▶ _SHORT EXERCISE_
Rewrite the listing below with every "camera" replaced by "lens", keeping all other text the same.

Rows from a spatial reasoning dataset:
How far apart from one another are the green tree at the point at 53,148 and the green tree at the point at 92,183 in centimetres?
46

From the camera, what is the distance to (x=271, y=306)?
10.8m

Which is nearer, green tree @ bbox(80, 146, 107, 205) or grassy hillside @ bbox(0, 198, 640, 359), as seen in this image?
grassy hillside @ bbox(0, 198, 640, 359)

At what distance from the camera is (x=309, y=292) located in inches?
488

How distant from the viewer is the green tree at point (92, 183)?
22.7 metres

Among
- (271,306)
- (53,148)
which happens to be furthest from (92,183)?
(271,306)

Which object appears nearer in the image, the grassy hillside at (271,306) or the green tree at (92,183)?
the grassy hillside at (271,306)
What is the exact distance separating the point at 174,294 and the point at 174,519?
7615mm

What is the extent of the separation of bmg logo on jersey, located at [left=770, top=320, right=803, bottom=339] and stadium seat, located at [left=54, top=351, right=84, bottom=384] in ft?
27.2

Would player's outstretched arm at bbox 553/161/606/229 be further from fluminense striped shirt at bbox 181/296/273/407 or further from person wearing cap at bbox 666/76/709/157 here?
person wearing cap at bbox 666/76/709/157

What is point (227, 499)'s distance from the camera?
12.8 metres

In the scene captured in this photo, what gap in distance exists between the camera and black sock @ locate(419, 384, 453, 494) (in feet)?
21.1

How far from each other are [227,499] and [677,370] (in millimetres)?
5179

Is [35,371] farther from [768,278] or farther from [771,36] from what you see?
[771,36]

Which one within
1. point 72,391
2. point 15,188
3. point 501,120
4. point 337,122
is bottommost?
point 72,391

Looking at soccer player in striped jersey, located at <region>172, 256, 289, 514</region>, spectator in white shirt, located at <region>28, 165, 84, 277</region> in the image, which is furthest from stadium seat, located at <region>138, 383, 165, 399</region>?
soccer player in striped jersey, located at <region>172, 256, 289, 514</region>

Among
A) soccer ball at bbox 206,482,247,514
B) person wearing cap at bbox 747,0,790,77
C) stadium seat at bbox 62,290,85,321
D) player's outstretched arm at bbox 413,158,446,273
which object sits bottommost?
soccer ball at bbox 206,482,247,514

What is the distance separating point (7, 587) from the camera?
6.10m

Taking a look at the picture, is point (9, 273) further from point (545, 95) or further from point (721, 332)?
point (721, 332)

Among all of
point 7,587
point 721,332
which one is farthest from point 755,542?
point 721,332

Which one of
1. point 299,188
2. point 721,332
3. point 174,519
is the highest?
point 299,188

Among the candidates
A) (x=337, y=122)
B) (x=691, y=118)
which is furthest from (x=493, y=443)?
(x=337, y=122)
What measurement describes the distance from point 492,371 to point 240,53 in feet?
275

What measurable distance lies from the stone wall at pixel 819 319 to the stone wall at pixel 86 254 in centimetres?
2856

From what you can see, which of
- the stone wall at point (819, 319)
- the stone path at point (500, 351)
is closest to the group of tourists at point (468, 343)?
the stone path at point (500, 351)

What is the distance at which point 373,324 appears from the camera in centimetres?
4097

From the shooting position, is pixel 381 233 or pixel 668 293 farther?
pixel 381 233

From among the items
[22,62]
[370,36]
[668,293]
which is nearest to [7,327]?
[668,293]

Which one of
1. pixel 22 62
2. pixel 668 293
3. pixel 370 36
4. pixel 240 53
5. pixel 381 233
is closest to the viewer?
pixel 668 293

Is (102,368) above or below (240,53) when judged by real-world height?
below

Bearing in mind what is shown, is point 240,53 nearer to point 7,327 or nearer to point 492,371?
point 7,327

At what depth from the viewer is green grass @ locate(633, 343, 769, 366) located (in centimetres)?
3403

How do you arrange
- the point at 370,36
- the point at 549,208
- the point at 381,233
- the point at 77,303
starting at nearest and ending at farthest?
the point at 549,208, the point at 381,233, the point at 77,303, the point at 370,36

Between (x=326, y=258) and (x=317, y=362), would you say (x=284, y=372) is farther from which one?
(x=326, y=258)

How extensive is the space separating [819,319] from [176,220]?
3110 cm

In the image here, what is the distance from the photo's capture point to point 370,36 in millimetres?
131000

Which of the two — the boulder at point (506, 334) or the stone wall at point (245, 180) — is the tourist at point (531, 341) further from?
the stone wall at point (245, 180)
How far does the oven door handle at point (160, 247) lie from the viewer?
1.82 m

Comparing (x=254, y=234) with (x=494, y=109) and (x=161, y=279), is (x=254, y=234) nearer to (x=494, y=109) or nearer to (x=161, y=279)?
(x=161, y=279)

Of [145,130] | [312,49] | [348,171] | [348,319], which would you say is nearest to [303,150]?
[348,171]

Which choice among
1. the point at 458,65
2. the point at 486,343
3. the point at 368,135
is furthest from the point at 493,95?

▶ _RESULT FOR THIS EXERCISE_
How far apart from one another are the green tree at the point at 53,148 and the green tree at the point at 92,183 in centimetres?
46

From the lens, what is the distance to (x=271, y=306)?
10.8m

Which is nearer, green tree @ bbox(80, 146, 107, 205) or grassy hillside @ bbox(0, 198, 640, 359), as seen in this image?
grassy hillside @ bbox(0, 198, 640, 359)

At what distance from the lens is (x=309, y=292) located in inches?
488

How distant from the viewer is the green tree at point (92, 183)?
22.7 metres

Among
- (271,306)
- (53,148)
which happens to be furthest from (92,183)?
(271,306)

Which object appears nearer in the image, the grassy hillside at (271,306) or the green tree at (92,183)?
the grassy hillside at (271,306)
What is the exact distance separating the point at 174,294 and the point at 174,519?
7615mm

What is the extent of the separation of bmg logo on jersey, located at [left=770, top=320, right=803, bottom=339] and stadium seat, located at [left=54, top=351, right=84, bottom=384] in ft?
27.2

Would player's outstretched arm at bbox 553/161/606/229 be further from fluminense striped shirt at bbox 181/296/273/407 or further from person wearing cap at bbox 666/76/709/157 here?
person wearing cap at bbox 666/76/709/157

What is point (227, 499)'s distance from the lens?
12.8 metres

In the scene captured in this photo, what gap in distance exists between the lens and black sock @ locate(419, 384, 453, 494) (in feet)?
21.1

How far from each other are [227,499] and [677,370] (in millimetres)?
5179

Is [35,371] farther from [768,278] or farther from [771,36] from what you see?
[771,36]

Which one within
1. point 72,391
2. point 15,188
3. point 501,120
4. point 337,122
is bottommost?
point 72,391

Looking at soccer player in striped jersey, located at <region>172, 256, 289, 514</region>, spectator in white shirt, located at <region>28, 165, 84, 277</region> in the image, which is furthest from stadium seat, located at <region>138, 383, 165, 399</region>?
soccer player in striped jersey, located at <region>172, 256, 289, 514</region>

Among
A) soccer ball at bbox 206,482,247,514
B) person wearing cap at bbox 747,0,790,77
C) stadium seat at bbox 62,290,85,321
D) player's outstretched arm at bbox 413,158,446,273
which object sits bottommost?
soccer ball at bbox 206,482,247,514

What is the distance separating point (7, 587) from the lens?
6.10m

Taking a look at the picture, is point (9, 273) further from point (545, 95) or further from point (721, 332)?
point (721, 332)

Among all of
point 7,587
point 721,332
which one is farthest from point 755,542?
point 721,332

Which one of
1. point 299,188
2. point 721,332
3. point 174,519
is the highest?
point 299,188

Among the candidates
A) (x=337, y=122)
B) (x=691, y=118)
which is furthest from (x=493, y=443)?
(x=337, y=122)
What measurement describes the distance from point 492,371 to point 240,53 in feet?
275

What measurable distance lies from the stone wall at pixel 819 319 to the stone wall at pixel 86 254 in centimetres?
2856

From what you can see, which of
- the stone wall at point (819, 319)
- the stone path at point (500, 351)
is closest to the group of tourists at point (468, 343)?
the stone path at point (500, 351)

What is the distance at which point 373,324 appears from the lens in centimetres?
4097

From the shooting position, is pixel 381 233 or pixel 668 293 farther?
pixel 381 233

From among the items
[22,62]
[370,36]
[668,293]
which is nearest to [7,327]?
[668,293]

Which one of
1. pixel 22 62
2. pixel 668 293
3. pixel 370 36
4. pixel 240 53
5. pixel 381 233
is closest to the viewer?
pixel 668 293

Is (102,368) above or below (240,53) when judged by real-world height?
below

Bearing in mind what is shown, is point 240,53 nearer to point 7,327 or nearer to point 492,371?
point 7,327

At what depth from the viewer is green grass @ locate(633, 343, 769, 366) located (in centimetres)?
3403

How do you arrange
- the point at 370,36
- the point at 549,208
- the point at 381,233
- the point at 77,303
starting at nearest and ending at farthest?
the point at 549,208, the point at 381,233, the point at 77,303, the point at 370,36

Between (x=326, y=258) and (x=317, y=362), would you say (x=284, y=372) is farther from which one?
(x=326, y=258)

How extensive is the space separating [819,319] from [176,220]?
3110 cm

In the image here, what is the distance from the photo's capture point to point 370,36 in millimetres?
131000

Which of the two — the boulder at point (506, 334) or the stone wall at point (245, 180) — is the tourist at point (531, 341) further from?
the stone wall at point (245, 180)
How far does the oven door handle at point (160, 247) lie from the viewer?
1.82 m

Comparing (x=254, y=234) with (x=494, y=109) and (x=161, y=279), is (x=254, y=234) nearer to (x=494, y=109) or nearer to (x=161, y=279)?
(x=161, y=279)

Of [145,130] | [312,49] | [348,171] | [348,319], which would you say is nearest to [303,150]?
[348,171]

Which choice among
1. the point at 458,65
2. the point at 486,343
3. the point at 368,135
is furthest from the point at 493,95?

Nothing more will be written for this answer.